You don’t need a rail – as someone has already pointed out – though without it some people may have difficulty kneeling down or standing up – my parish doesn’t, everyone kneels along the sanctuary.
At my Parish, most of us knell, and all of go to a communion line.
I love a Communion rail and when I travel and a parish uses it, I am very happy. I always receive on the tongue. I genuflect in the way up and in all the years I have done this, no accident has yet occurred.
Our irreverence has long been a scandal. As St, Maximilian Kolbe said, we need to prove inour behavior that we truly believe that the Holy Eucharist IS the Body of Christ.
Nota bene: when this document came out about it being the “norm” to receive standing, etc., people of my parish wrote the Vatican and got back a letter confirming that it is *not* disobedience to kneel!
Subvet– every parish “allows” communion on the tongue because it is the universal norm.

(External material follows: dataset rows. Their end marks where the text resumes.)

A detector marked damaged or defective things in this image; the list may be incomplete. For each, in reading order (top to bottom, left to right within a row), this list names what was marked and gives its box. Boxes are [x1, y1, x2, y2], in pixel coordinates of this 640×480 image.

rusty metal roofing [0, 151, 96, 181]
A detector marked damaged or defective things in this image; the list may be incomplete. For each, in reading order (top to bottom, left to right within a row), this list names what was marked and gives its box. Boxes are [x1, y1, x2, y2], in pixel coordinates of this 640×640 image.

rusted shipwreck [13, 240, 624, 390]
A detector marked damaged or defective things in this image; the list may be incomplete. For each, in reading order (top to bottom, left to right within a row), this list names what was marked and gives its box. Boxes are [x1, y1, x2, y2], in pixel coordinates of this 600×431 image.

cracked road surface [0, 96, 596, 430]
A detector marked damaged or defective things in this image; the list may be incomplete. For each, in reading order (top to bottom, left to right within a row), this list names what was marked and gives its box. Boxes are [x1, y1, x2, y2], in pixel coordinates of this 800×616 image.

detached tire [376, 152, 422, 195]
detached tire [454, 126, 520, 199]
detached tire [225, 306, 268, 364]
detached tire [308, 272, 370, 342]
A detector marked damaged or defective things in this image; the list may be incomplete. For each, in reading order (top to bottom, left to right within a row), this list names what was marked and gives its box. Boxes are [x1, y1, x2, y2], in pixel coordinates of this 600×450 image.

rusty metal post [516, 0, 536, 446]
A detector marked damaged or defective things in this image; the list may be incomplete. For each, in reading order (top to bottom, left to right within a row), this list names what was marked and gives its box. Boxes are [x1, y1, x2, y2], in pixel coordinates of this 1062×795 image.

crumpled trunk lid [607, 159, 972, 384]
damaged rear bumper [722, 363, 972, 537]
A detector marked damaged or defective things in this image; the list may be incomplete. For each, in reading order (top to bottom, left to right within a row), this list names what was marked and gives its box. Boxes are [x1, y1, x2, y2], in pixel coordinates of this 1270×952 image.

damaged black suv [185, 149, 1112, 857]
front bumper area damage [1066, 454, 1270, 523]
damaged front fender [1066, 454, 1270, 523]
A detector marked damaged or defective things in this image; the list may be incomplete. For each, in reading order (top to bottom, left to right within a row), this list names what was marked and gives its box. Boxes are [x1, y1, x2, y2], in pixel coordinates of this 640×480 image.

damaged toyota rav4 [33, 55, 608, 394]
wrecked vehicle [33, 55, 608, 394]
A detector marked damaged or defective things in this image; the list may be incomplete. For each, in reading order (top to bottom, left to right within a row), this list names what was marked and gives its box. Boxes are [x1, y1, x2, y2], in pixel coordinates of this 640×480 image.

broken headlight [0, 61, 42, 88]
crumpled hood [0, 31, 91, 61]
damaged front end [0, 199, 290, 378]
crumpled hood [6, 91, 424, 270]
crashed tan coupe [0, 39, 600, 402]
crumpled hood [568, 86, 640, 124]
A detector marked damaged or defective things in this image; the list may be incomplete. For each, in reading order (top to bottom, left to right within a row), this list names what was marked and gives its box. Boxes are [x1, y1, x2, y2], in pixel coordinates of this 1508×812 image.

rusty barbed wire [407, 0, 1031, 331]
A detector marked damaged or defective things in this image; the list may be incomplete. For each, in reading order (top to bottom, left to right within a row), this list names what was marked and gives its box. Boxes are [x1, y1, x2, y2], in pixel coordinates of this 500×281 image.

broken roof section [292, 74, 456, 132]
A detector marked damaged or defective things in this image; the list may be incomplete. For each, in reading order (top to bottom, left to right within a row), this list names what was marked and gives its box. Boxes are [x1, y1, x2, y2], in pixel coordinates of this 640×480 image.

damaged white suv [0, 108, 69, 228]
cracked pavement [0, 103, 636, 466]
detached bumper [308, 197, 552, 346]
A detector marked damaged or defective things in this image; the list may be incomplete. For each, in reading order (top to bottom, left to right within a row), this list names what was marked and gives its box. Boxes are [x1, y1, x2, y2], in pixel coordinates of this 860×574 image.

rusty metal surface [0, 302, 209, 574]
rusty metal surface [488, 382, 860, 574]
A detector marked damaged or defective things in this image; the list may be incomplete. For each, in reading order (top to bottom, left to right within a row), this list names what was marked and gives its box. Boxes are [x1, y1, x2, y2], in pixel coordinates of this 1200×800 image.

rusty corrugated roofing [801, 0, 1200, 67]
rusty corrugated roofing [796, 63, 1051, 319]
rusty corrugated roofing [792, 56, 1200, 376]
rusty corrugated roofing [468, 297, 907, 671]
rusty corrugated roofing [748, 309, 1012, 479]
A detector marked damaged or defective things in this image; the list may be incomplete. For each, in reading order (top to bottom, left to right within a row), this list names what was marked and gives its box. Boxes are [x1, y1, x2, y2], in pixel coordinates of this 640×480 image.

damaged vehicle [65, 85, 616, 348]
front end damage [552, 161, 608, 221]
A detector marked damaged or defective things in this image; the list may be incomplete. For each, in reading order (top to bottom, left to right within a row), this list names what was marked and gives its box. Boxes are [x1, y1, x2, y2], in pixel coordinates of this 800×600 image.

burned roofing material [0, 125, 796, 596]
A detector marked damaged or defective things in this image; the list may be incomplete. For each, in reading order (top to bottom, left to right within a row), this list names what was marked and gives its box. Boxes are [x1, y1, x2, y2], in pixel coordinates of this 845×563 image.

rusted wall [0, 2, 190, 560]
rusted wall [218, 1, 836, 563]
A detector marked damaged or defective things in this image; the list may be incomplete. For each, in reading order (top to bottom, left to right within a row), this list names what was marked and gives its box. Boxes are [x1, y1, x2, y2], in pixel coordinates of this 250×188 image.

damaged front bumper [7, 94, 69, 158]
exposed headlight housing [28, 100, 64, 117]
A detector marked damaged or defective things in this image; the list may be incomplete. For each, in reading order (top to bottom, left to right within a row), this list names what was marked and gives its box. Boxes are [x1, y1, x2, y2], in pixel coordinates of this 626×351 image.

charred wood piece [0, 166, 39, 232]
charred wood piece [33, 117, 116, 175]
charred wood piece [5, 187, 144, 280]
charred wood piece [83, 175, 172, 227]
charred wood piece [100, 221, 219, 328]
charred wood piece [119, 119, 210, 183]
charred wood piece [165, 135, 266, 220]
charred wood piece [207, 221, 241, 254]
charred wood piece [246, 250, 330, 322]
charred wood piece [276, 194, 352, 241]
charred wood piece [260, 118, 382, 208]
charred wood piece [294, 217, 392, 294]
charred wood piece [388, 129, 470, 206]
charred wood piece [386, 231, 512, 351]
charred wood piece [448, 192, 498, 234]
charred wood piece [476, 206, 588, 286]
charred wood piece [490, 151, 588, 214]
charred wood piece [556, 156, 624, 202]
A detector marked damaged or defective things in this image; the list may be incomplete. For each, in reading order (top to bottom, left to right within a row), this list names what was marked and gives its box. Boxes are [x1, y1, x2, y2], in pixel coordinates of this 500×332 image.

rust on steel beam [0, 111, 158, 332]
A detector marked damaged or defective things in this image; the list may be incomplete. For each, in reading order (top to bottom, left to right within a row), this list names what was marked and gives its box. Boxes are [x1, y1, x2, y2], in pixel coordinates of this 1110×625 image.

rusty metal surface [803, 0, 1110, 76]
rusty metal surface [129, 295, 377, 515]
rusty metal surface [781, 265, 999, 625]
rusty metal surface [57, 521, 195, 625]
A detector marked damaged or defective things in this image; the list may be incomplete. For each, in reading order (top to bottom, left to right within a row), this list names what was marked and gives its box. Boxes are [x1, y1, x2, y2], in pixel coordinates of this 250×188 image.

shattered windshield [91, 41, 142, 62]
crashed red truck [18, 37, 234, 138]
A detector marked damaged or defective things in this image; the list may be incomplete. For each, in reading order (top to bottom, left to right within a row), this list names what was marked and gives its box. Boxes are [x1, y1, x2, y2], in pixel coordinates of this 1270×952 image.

No permission is ever required. Patens are never seen in my neck of the woods (except OLOP) but I’ve never had an issue of EMHCs missing the mouth. Occasionally they get confused, but if you stand long enough, mouth open, tongue slightly extended, and hands firmly clasped in prayer somewhere at or beneath waist level, they figure it out eventually. 🙂
I always feel rushed going up to communion. It seems like people are kind of slow getting out of the pew and then sprint up to the front so as not to keep Father or the EMHC waiting (especially since each line has two ministers of communion). It almost moves too fast and I don’t have adequate time to think about what I am doing/Who I am receiving. Maybe the altar rail would help; it sounds like it gives you time to collect yourself both before and after reception of Communion.
The paten does need to come back.
Mary, you said there are 30,000 families in your parish. Are you sure this is correct? If there are just 3 people per family, that is 90,000 people. If they are all coming to one of 7 Masses, that is 12,857 people per Mass. This would require a small stadium for a church.
We have a communion rail but we don’t use it.